In Dante’s Inferno, the second circle begins the proper punishment of Hell, a place where “no thing gleams.” It is reserved for those overcome with Lust, where carnal appetites hold sway over reason. In Nine Circles, it’s where we do shorter reviews of new (ish) albums that share a common theme.
Here’s the way it usually works. Our illustrious editor gets in dozens and dozens of promos each week that he puts up on a Google doc for the writers, who converge like a pack of wild dogs, starving and scrabbling to get a cut of the juiciest meat. That’s how it usually works, but every so often you just come across something else, whether it’s an obscure band you found in you Bandcamp collection one day because of a label subscription with an AMAZING cover or a surprise drop from a band saying goodbye.
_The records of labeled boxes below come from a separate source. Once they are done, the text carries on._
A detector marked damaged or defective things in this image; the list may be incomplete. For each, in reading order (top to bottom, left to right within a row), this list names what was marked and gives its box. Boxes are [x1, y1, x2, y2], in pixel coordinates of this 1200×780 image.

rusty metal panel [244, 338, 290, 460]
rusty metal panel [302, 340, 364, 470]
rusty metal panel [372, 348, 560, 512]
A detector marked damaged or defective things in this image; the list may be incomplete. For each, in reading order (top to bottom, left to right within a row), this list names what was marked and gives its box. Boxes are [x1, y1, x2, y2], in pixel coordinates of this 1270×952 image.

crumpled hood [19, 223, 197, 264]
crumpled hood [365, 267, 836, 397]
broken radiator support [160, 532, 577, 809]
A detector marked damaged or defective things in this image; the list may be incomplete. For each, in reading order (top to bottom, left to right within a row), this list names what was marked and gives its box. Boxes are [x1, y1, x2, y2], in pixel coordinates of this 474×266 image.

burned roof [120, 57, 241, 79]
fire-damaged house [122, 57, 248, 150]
In this edition of Second Circle we’re stepping away from the promo box to alert you, however briefly, to the wonders of Mountains Crave and Device. So let’s find those comfortable pants you wear when no one’s watching and dig in…
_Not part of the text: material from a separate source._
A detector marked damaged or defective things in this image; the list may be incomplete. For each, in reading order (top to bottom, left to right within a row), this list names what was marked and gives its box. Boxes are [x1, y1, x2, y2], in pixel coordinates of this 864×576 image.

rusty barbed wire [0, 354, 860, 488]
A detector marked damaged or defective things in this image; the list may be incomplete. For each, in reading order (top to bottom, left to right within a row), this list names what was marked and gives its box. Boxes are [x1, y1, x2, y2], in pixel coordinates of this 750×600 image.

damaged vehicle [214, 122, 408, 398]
I would never have known about this Leeds based black metal band were it not for that frankly ridiculously great cover. Debut LP As We Were When We Were Not is melodic, measured black metal that focuses on the dark spiritual side of the mind, life and death and our constantly shifting place within it. Based on a 1962 lecture from Aldous Huxley (Brave New World, among other things) on visionary experience, the album shifts and permeates, alternating between cold blasts of repetitive riffs and and strong emphasis on melodic passages.
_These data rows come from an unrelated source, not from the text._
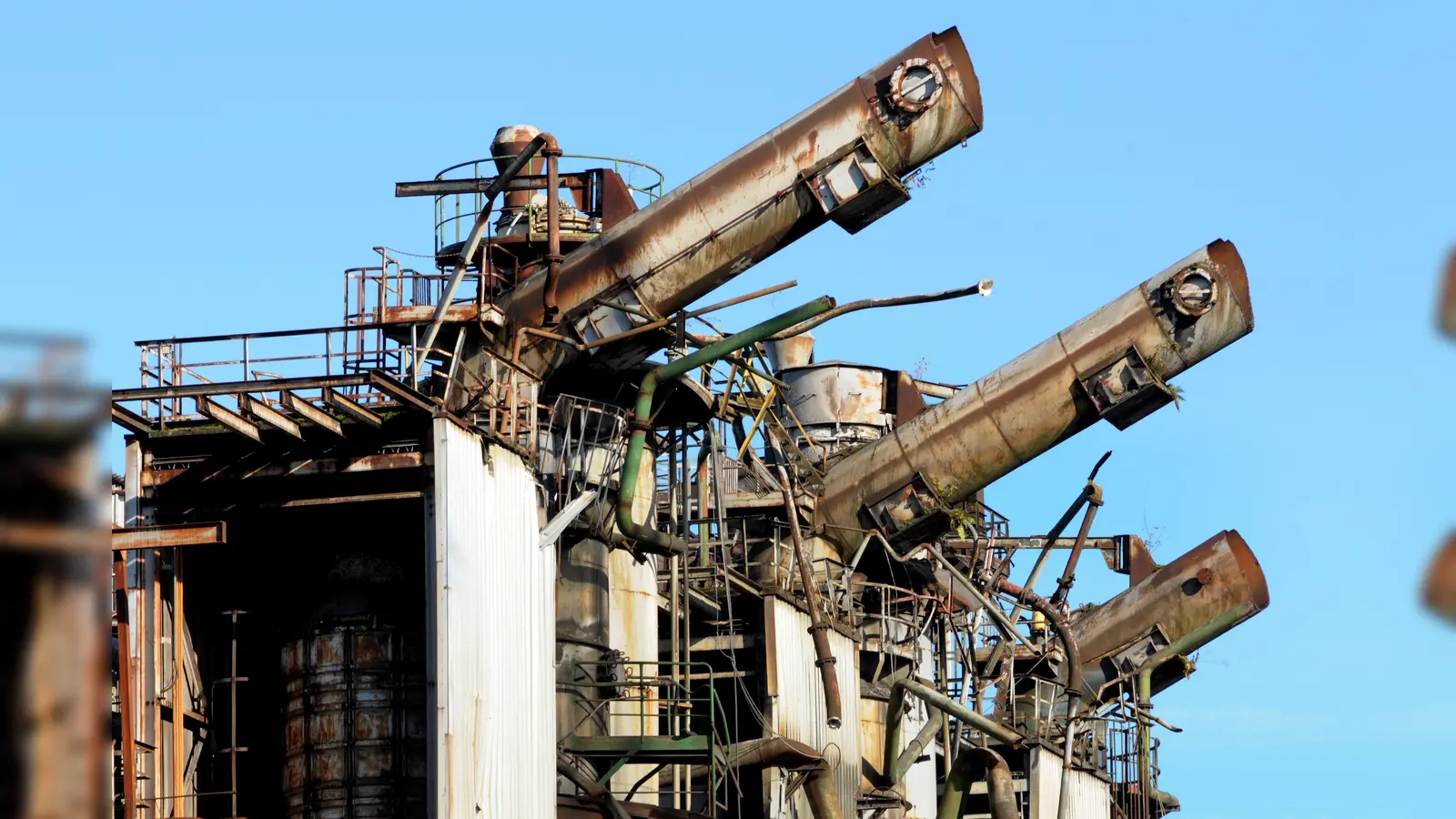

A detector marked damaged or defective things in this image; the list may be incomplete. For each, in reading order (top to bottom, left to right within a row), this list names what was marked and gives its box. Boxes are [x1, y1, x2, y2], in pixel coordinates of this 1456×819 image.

rusted sheet metal [506, 28, 984, 367]
rusty steel chimney [503, 25, 990, 369]
rusted sheet metal [111, 521, 224, 548]
rusted sheet metal [280, 618, 425, 815]
rusted sheet metal [428, 417, 553, 815]
rusty industrial structure [110, 25, 1275, 815]
rusted sheet metal [768, 592, 855, 815]
rusty steel chimney [821, 238, 1252, 541]
rusted sheet metal [821, 241, 1252, 548]
rusted sheet metal [1066, 530, 1269, 693]
rusty steel chimney [1066, 533, 1269, 699]
rusted sheet metal [1421, 533, 1456, 621]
Opener “Ynisvitrin” carries this shifting mood to the rest of the tracks, trading off fast blasts with harmonized doom passages. “Clear Light of the Void” has some of the harshest pieces on the album, but then is calmed by open chords that bring a seeking, majestic feel to the song. Likewise the title track a shorter acoustic number that evokes in its weird way classic early 70s Pink Floyd. All told there’s a lot in As We Were When We Were Not to take in, and it’s worth your time to do so.
From a hello to a goodbye. Device raised the flag for good old fashioned traditional metal of the American meat and potatoes variety, never mind they were from Canada (actually, mind very much because Canadian metal has this habit of being amazing). This is boot stomping, car driving with the windows down and a bird emblazoned in fire on the hood of your car music. Alas, they are no more but were kind enough to drop their swan song Good Things Never Last just in time to help offset the heat of summer.
The homage and nods to the music that was as much as part of my formative years as it seems to be the the guys in Device is readily apparent from the second opener “The Anointed Ones” begins, with the roar of an imaginary crowd dissolving into the sweet riff that kicks the song off. The lock between Lloyd Agar on guitar and Kyle Harcott on drums gives the entire album a crisp forward momentum that’s a blast from beginning to end. On the vocal front Marc LeBlanc moves all over the map, channeling Jon Oliva on “Into the Sun” and the whole band kicking it into great on a cover of Rainbow’s “Starstruck” – a fitting cover since the album is dedicated to the memory of Ronnie James Dio. This is the music you want when it’s hot and you have a beer and you’re looking out over the town you grew up in, even if it’s in your own mind.
Wherever you are, whatever you’re doing, I hope the soundtrack is heavy. Be seeing you.